RALEIGH, N.C. — North Carolina is in crisis when it comes to finding foster parents. 

Foster parent recruiters with Pinnacle Family Services tell Spectrum News 1 there has been an almost 23% drop in licensed foster parents since the pandemic hit, and they are desperately trying to fill in the gap. 

Many kids are having to sleep at their county social services office because they have nowhere else to go. 


What You Need To Know

  •  Many foster children have to stay at their local social services building

  •  Licensed foster parents have dropped almost 23% since the pandemic

  •  Wake County will hold an informational meeting for potential foster families on April 11

Michelle Wingate knew from a young age that fostering would be in her future. 

“It has been a call on my heart since I was 4 years old. I worked in child care for a long time, caring for kids who were placed in our center from foster care, working with those families and just kind of seeing how broken it was and how much of a village needed to kind of rally around these kids,” Wingate said.

She and her husband Chase Wingate have fostered 20 kids since 2017, eventually adopting three of them, with one adoption set to be finalized soon. Add their two biological children, and the pair has six kids under their roof.
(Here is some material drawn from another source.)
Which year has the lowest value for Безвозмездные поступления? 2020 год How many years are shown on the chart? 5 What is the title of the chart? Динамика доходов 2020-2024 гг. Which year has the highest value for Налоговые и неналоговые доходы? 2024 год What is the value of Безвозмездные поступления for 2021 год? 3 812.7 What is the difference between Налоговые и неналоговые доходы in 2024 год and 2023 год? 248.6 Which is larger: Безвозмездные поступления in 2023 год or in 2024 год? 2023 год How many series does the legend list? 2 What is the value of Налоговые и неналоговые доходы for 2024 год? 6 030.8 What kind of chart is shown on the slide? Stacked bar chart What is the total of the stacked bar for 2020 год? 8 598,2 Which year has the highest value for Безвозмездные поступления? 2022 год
“We fostered with the intent of reunification efforts being made. Watching them kind of build that self-confidence and grow in figuring out who they are and how they fit in the world in a safe and loving environment is the greatest joy to watch,” Michelle Wingate said.

Pinnacle Family Services, which helps recruit foster parents, says there are currently 12,000 foster kids in North Carolina. 

Five thousand of them are in foster homes, while 4,500 are staying with other members of their biological family or friends. That leaves 2,500 kids in the state currently with nowhere to go. 

“I was so nervous that I wasn't going to be able to live up to what the kid really needed. And that didn't turn out to be true. We quickly fell in love with the whole process and being in the foster care sort of community and all that. And the kids that we had come in our home and looking back, I'm glad she kind of pushed me into out of my comfort zone there,” Chase Wingate said.

Michelle Wingate acknowledges fostering may not be right for every family, but she believes every person can do something to support foster families. 

“It’s like my kids are normal kids who just need extra support sometimes. But it sounds scary on paper, but they're really just babies who need loving and and support,” Michelle Wingate said.

There are funds available to help cover the basic necessities for a foster child

In Wake County, there is a meeting for any potential foster parents on April 11 at 6:30 p.m. in the Swinburne Center in Raleigh.